Письменное задание 1:
Назовите фамилии всех людей, упомянутых в отрывке о знакомстве с Шолоховым.
Письменное задание 2:
В какой гостинице остановился Шолохов, согласно отрывку о знакомстве с Шолоховым?
Письменное задание 3:
Продолжите отрывок о знакомстве с Шолоховым с того места, где он обрывается.

Отрывок для чтения:
━━━━━━
Тут вскоре вошел в зрительный зал художественный руководитель театра, постановщик оперы народный артист СССР С.А. Самосуд, пригласил Шолохова и композитора Ивана Дзержинского к барьеру оркестровой ямы. Как сейчас помню ту неуемную бурю, которая охватила публику, все стоя приветствовали писателя, а вместе с ним и композитора. Шолохов стоял и смущенно кивал. Не менее его был смущен и Дзержинский. Самосуд долго не в силах был успокоить тот единодушный порыв, который охватил зрителей.
…Открывается занавес перед последним актом. На сцене – хор театра. Все артисты в казачьей форме. Вот-вот грянут величественные слова казачьей песни:
«От моря и до моря…»
Но хор безмолвствует. Перед ним на сцене смущенно стоят Шолохов, Дзержинский и Самосуд. Казалось, что рукоплесканиям и приветственным возгласам не будет конца…
Вот при каких обстоятельствах произошло мое первое знакомство с Михаилом Александровичем. Остановился он тогда в гостинице «Националь». В тот вечер он своей рукой записал мне на полях театральной программы свой гостиничный телефон и номер комнаты (у меня, как на грех, в кармане не оказалось записной книжки).
━━━━━━
Предоставленные записи:
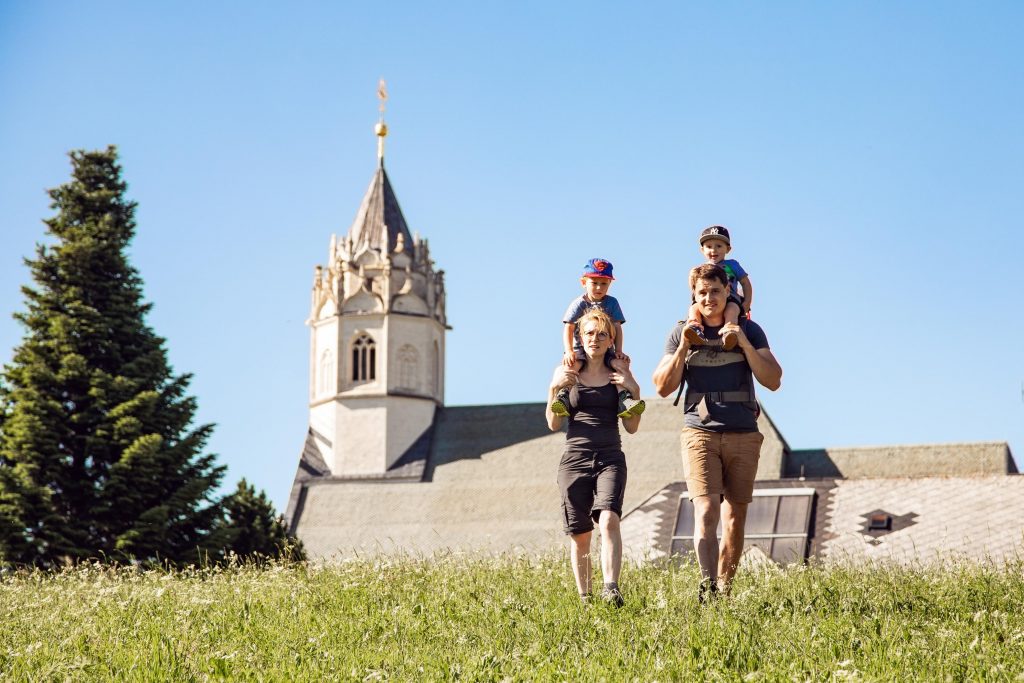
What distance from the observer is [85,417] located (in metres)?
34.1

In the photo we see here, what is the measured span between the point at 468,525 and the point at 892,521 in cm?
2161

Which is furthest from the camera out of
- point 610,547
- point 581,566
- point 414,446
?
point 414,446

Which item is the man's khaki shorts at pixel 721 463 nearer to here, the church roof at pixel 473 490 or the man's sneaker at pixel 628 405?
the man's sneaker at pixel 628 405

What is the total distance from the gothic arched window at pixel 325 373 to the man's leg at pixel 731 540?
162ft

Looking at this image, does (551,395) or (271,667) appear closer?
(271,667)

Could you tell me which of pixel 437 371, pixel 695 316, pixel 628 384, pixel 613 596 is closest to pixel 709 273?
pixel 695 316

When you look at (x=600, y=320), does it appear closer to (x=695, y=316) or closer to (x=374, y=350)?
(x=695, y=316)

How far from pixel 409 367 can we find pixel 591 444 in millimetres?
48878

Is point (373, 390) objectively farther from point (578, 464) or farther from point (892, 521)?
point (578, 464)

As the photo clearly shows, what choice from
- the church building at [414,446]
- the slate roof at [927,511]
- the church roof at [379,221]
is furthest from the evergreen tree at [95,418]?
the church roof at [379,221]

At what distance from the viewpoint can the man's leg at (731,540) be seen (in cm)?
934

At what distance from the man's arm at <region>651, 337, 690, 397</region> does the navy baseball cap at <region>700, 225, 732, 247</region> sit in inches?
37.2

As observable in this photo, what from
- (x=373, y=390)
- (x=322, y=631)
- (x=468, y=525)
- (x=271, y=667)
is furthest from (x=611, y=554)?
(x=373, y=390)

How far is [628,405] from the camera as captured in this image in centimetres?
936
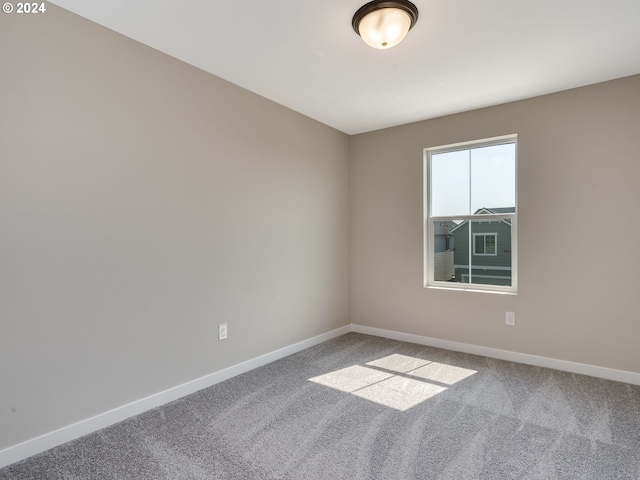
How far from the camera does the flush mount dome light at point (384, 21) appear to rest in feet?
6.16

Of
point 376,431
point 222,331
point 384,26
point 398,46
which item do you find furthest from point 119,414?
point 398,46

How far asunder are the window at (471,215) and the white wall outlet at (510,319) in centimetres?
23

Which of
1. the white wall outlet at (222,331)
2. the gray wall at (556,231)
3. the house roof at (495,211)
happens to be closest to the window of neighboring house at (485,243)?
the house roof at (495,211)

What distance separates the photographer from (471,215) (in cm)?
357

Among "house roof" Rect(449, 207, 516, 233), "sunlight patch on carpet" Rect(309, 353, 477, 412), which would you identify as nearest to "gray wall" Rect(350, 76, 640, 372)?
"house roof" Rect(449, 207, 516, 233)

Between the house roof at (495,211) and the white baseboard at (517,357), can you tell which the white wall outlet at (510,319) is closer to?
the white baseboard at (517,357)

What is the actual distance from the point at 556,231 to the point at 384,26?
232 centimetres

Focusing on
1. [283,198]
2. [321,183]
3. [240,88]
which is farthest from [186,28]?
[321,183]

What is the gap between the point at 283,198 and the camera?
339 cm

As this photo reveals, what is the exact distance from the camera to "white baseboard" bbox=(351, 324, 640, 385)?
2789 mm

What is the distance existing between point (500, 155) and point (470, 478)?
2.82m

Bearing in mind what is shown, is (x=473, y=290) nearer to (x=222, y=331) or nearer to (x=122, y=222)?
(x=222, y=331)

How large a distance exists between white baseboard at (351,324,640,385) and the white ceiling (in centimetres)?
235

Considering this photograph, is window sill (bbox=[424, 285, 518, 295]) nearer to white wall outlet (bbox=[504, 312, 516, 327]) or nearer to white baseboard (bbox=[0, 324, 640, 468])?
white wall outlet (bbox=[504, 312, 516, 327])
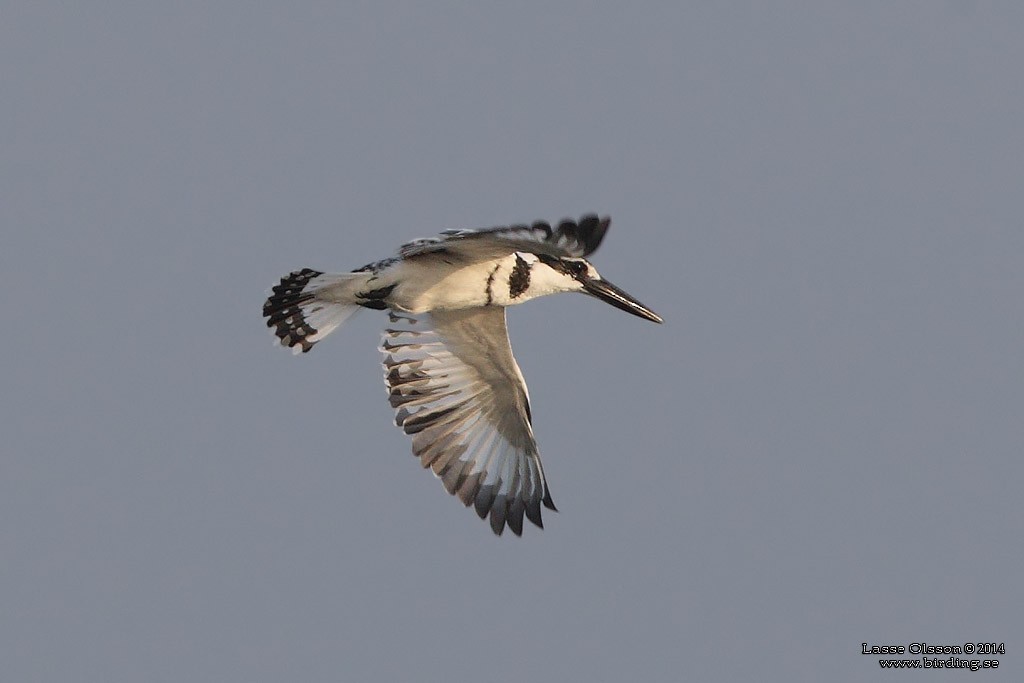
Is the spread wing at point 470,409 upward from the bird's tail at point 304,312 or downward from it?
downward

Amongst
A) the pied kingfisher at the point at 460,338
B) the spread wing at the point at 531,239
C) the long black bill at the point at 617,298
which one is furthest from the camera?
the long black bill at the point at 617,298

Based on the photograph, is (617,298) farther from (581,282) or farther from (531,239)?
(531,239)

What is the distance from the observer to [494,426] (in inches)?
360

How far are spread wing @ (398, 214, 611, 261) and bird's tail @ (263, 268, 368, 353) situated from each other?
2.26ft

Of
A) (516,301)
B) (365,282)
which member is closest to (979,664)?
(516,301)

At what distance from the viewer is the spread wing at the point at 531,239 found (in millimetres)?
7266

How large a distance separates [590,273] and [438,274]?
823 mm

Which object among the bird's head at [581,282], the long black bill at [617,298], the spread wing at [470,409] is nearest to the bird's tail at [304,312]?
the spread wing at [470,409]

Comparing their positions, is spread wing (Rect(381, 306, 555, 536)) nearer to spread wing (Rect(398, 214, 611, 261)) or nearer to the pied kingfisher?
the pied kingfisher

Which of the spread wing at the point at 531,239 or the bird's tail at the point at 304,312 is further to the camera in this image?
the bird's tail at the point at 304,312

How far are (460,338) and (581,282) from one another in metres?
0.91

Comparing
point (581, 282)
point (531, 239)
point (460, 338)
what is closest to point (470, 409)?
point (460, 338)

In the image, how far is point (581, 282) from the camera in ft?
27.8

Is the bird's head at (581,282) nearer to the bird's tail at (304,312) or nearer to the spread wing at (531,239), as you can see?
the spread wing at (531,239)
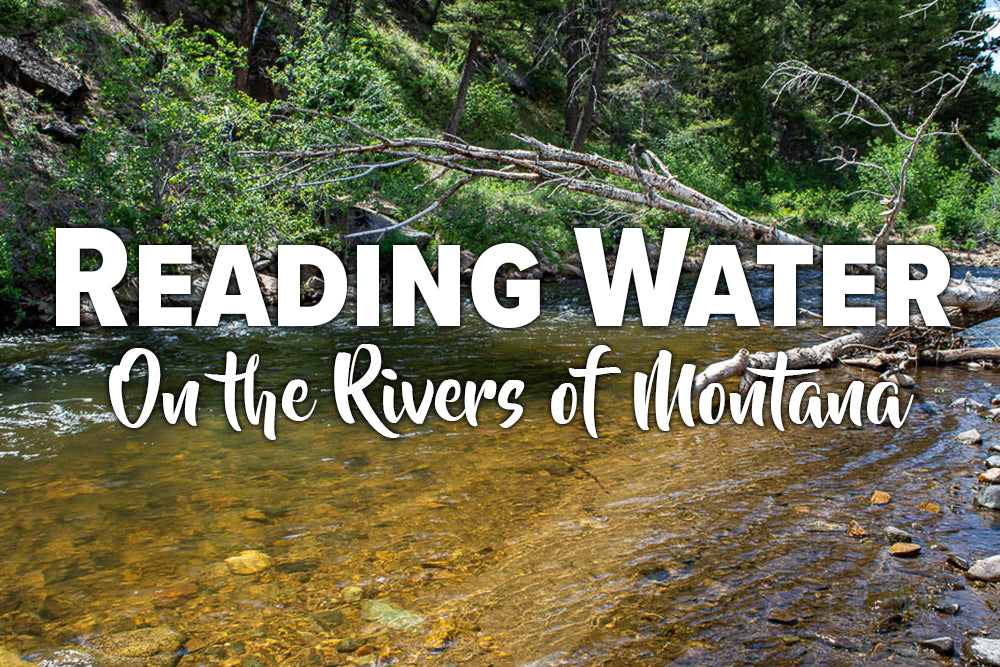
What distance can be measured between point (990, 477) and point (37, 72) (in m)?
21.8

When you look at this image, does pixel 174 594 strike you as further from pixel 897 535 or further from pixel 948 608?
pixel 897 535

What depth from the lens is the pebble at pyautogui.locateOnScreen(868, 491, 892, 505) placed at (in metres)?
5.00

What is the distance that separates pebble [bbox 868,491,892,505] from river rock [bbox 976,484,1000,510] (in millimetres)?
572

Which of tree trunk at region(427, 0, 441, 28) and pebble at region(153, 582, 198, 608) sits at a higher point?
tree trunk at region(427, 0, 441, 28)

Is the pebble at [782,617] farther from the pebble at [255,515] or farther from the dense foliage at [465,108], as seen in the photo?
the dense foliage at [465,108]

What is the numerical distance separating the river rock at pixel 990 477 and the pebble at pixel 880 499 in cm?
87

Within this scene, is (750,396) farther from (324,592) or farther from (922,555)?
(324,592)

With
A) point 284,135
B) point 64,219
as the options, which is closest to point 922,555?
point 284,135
━━━━━━
Ответ 1:
Самосуд, Шолохов, Дзержинский.

Ответ 2:
В гостинице «Националь».

Ответ 3:
Примерно через месяц после этой памятной встречи я получил в Улан-Удэ первое письмо от Шолохова. Писал он уже из своей родной станицы. Письмо немногословное, но доброжелательное и по-своему обстоятельное. Прочитав его, я почувствовал, будто незаметно подсел ко мне большой друг, заранее знающий, чем живет моя душа, прочитал мои самые сокровенные думы и неторопливо, осторожно дает советы, нацеливающие, вдохновляющие:
– Замесите погуще, дерзайте, и наверняка выйдет толк.
Время мчалось галопом, а наказ моего наставника и мой собственный писательский замысел[4] воплощались ужасно медленно. Иные заботы отвлекали. Но я все время слышал ободряющий голос своего учителя, прозвучавший в его первом письме.
После войны я уехал в дальний улус и стал работать в сельской школе (свою трудовую деятельность я начинал в школе взрослых).
Наставник продолжал следить за мной. Однажды весной я отправил увесистую рукопись к нему в станицу и с трепетом ждал его ответа.
Стояла забайкальская зима с буранами, лютыми морозами. И вот пришла радостная весть, – и словно вьюга утихла, яркий весенний день засиял за окном, а на душе наступил светлый праздник. Как же не быть празднику: я ведь писал ему, что если моя работа плоха, если я не выполнил его советов, то он может рукопись не возвращать, сжечь ее, ибо для меня нет судьи выше, строже и справедливее, чем он. А послал-то я в Вешенскую в буквальном смысле рукопись, не имея даже ее черновика. М.А. Шолохов вернул мне рукопись со своими замечаниями и советами, которые рассеяли мои сомнения в своих силах, воодушевили на дальнейшую работу.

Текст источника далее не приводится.